__What you need to do__:
1 - In the abstract on diethyldithiocarbamate and cytokine release, which cytokine reached its peak as early as 6 hours after DDTC treatment?
2 - From the abstract on diethyldithiocarbamate and cytokine release, reproduce word for word the part that opens with the words containing "Diethyldithiocarbamate (DDTC) is" and closes with "with complete medium.".

__Passage provided__:
--------------------------------------------------
Diethyldithiocarbamate induction of cytokine release in human long-term
bone marrow cultures
CJ East, CN Abboud and RF Borch
Department of Pharmacology, University of Rochester School of Medicine, NY
14642.
Diethyldithiocarbamate (DDTC) is a biochemical modulating agent that
protects murine bone marrow progenitor cells from the cytotoxicity of a
variety of cancer chemotherapeutic agents. However, the mechanism of this
protection is not well understood. Long-term human bone marrow cultures
(LTBMC) were established and at day 17 treated with 30 mumol/L DDTC for 1
hour, after which DDTC was removed and replaced with complete medium.
Conditioned medium was then collected 6, 12, 24, and 48 hours later and
analyzed for the presence of cytokines. A time- dependent increase in
granulocyte-macrophage colony-stimulating factor (GM-CSF) (12-fold),
granulocyte-CSF (G-CSF) (66-fold), interleukin (IL)- 6, (three-fold), IL-1
beta (161-fold), and tumor necrosis factor (TNF)- alpha (25-fold) was
observed. The maximum increase for the factors other than TNF-alpha was at
24 to 48 hours posttreatment. However, TNF- alpha peaked as early as 6
hours post-DDTC. When conditioned medium from these cultures was tested in
a granulocyte-macrophage progenitor cell (GM-CFC) assay, an increase in
colony formation was observed that correlated with the increased levels of
cytokines in the medium. The specificity of this effect was confirmed by
the fact that the closely related congener bis(hydroxyethyl)dithiocarbamate
was devoid of colony- stimulating activity. The addition of antibodies for
TNF-alpha and/or IL-1 alpha following DDTC treatment did not inhibit the
release of GM- CSF, G-CSF, or IL-6 from the LTBMC. These results suggest
that DDTC accelerates bone marrow recovery following myelotoxic drug
treatment via increased production of cytokines that are known to be
essential for hematopoiesis.
Volume 80,
Issue 5,
pp. 1172-1177,
09/01/1992
Copyright © 1992 by The American Society of Hematology
--------------------------------------------------
__Data listing__:
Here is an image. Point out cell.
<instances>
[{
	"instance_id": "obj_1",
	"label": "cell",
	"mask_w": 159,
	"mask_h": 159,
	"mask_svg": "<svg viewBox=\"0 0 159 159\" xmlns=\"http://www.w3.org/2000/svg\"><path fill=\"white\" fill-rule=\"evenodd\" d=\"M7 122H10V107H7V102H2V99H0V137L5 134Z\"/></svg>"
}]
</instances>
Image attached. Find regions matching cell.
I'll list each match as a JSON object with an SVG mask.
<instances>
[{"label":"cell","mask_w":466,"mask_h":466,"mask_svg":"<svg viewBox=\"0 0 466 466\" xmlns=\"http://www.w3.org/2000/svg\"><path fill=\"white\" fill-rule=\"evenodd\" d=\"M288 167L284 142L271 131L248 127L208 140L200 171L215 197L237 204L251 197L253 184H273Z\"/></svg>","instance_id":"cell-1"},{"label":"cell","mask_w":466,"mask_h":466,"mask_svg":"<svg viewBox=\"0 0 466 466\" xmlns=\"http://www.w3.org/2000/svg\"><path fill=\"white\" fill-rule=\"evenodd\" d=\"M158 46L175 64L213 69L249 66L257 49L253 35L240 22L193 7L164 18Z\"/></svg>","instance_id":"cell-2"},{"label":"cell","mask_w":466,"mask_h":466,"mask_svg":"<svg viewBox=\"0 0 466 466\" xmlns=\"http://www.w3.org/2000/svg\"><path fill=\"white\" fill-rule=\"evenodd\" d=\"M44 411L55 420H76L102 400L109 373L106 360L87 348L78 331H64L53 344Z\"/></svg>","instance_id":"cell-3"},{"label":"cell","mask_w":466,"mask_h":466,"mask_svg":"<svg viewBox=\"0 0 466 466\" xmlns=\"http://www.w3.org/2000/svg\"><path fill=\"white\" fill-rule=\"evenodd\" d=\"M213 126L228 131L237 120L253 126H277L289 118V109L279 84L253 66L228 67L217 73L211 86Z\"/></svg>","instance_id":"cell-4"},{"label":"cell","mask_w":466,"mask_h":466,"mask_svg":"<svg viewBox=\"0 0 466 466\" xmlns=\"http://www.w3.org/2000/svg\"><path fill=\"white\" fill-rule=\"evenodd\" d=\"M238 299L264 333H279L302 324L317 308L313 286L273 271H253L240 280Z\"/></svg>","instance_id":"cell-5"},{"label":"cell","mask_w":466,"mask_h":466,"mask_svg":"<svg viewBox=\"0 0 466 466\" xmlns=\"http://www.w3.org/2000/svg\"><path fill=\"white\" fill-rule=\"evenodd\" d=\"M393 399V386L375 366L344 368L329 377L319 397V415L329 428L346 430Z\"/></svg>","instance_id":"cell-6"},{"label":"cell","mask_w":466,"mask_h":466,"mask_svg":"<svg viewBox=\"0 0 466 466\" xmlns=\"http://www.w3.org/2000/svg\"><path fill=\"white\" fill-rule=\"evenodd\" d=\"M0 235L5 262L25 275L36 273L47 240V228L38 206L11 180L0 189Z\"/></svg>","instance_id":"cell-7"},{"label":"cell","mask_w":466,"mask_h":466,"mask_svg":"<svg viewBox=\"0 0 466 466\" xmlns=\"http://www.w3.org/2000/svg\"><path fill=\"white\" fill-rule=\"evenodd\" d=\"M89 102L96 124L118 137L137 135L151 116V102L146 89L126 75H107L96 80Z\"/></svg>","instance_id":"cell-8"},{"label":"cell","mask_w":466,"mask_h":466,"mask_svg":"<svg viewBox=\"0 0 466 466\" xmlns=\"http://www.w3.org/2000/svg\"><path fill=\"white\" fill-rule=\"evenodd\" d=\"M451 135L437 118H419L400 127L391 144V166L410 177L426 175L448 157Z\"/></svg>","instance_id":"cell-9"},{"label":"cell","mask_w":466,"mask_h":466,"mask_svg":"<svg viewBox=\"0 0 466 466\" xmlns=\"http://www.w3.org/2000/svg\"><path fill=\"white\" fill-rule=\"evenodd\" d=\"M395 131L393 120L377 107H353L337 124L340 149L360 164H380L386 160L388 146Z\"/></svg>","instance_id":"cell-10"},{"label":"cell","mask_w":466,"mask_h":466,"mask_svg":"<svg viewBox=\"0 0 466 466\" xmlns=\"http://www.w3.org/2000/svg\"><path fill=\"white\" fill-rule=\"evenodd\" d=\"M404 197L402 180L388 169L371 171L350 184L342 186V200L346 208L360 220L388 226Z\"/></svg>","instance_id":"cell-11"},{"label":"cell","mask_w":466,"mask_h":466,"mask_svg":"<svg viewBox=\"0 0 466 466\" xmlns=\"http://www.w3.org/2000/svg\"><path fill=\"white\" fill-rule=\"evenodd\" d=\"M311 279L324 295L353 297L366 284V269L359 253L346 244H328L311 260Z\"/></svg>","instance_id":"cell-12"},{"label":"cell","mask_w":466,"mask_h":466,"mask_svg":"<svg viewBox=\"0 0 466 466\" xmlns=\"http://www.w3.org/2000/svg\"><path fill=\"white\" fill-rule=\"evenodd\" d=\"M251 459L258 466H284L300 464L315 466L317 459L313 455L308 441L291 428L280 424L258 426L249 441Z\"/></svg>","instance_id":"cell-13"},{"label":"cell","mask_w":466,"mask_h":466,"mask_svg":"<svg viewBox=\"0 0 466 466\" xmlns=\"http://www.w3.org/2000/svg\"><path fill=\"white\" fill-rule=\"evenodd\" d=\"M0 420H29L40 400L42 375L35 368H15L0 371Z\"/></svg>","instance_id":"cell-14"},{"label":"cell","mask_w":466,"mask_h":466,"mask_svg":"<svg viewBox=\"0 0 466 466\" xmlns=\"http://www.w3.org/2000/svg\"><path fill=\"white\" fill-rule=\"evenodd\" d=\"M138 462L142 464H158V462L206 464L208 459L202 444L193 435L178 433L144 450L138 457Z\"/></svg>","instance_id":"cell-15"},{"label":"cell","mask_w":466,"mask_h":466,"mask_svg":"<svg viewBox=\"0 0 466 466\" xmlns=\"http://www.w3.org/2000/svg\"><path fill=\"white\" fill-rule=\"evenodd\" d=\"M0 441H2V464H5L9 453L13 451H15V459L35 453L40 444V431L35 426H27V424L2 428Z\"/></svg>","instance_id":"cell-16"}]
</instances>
--------------------------------------------------
__Solutions__:
1 - Tumor necrosis factor alpha (TNF-alpha).

2 -
Diethyldithiocarbamate (DDTC) is a biochemical modulating agent that
protects murine bone marrow progenitor cells from the cytotoxicity of a
variety of cancer chemotherapeutic agents. However, the mechanism of this
protection is not well understood. Long-term human bone marrow cultures
(LTBMC) were established and at day 17 treated with 30 mumol/L DDTC for 1
hour, after which DDTC was removed and replaced with complete medium.